The tile map (tilemap) has 1200 6-bit values indicating which tile definition to
use from the tiledef array for the tile at the index of the tile map. The
palette map has 1200 8-bit values, each indicating which 2 palette colors to use
for the tile at the index of the palette map. If the pixel at the tile
definition has a 1, it will use the upper 4 bits to index into the paldef array
for the color of the pixel, otherwise it will use the lower 4 bits to index into
the paldef array.
There is a lot going on, so here is an example setup with the description of the
rendering process:
paldef[3] = 0xF00 (red)
paldef[4] = 0x00F (blue)
tiledef[0:3] = 0xAA55AA55AA55AA55AA55AA55AA55AA55 (a checkerboard pattern)
palmap[0] = 0x34 (palette 3 when 1, palette 4 when 0)

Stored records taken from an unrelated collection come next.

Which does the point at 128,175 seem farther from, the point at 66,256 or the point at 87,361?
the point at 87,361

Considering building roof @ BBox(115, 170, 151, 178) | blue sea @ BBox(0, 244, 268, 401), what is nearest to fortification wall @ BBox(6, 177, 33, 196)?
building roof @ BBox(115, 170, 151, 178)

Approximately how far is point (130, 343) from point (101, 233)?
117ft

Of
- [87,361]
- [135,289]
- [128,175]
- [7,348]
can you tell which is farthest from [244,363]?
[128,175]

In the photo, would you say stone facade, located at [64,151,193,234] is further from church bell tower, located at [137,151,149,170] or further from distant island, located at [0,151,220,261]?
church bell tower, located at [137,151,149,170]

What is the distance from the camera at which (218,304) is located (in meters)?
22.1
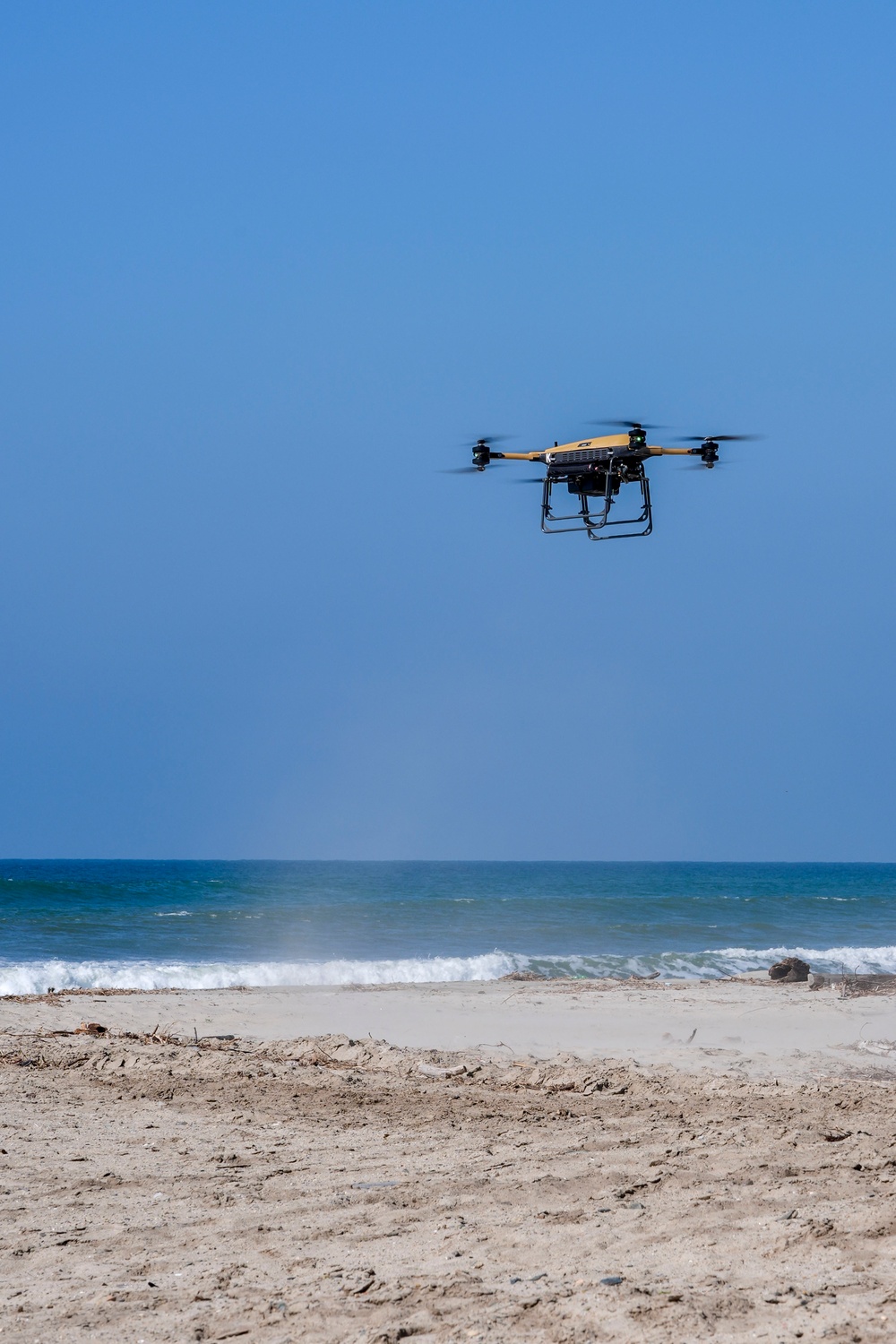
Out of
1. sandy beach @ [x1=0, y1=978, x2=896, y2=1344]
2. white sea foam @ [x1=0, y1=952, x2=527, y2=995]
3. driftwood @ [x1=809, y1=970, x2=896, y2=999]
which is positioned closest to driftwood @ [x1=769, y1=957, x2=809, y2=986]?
driftwood @ [x1=809, y1=970, x2=896, y2=999]

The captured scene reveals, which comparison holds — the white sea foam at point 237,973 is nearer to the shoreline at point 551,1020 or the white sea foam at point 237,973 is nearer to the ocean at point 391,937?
the ocean at point 391,937

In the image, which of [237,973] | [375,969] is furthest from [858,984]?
[237,973]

tilemap[0] = 0 (tile 0 as defined above)
Just to visualize, this is what tiledef[0:3] looks like:
+--------+
|10101010|
|01010101|
|10101010|
|01010101|
|10101010|
|01010101|
|10101010|
|01010101|
+--------+
When rendering the pixel at x=0 and y=0, we access tile 0. The map index we
access is calculated as m = (x>>3) * 40 + (y>>3). From this index, we can get
the palette indexes and tile index to look at from palmap[m] and tilemap[m]. We
get the tile index ti = tilemap[m]. Then, we can calculate the tile definition
index i = (y & 7) << 3 | (x & 7) and get the tile bit, t = tiledef[ti][i].
This represents the bit of the tile at that pixel location. We also look up
palmap at this tile location, pp = palmap[m]. If t = 1, then we set the palette
index pi = pp[7:4], otherwise we set pi = pp[3:0] as the palette index. Finally,
we can look up the resulting color of the pixel in the palette map, outputting
paldef[pi] as the color of the pixel. This color gets sent to the HDMI driver
that Chris Haster wrote.
Going through these steps, we get:
m = (0 >> 3) * 40 + (0 >> 3) = 0
ti = tilemap[0] = 0
i = (0 & 7) << 3 | (0 & 7) = 0
t = tiledef[0][0] = 1
pp = palmap[0] = 0x34
pi = pp[7:4] = 0x3
output = paldef[3] = 0xF00 (red)
The whole tile should look like:
+--------+
|rbrbrbrb|
|brbrbrbr|
|rbrbrbrb|
|brbrbrbr|
|rbrbrbrb|
|brbrbrbr|
|rbrbrbrb|
|brbrbrbr|
+--------+
VII. Included Demos
There are a few demos included in the demo_mif directory.
-int_demo.mif: Tests the sti and rti instructions.
-audio_demo.mif: Sets channel 0 to 440 Hz and cycles through the channel's
pulse/noise modes.
-video_demo.mif: Loads a checkerboard pattern onto the screen and sets the color
of the pattern based on the switch pattern.
-full_demo.mif: demos several features of the system. Displays "CS350C" and an
animating box in the center which changes colors about every half second and
plays tones about every half second.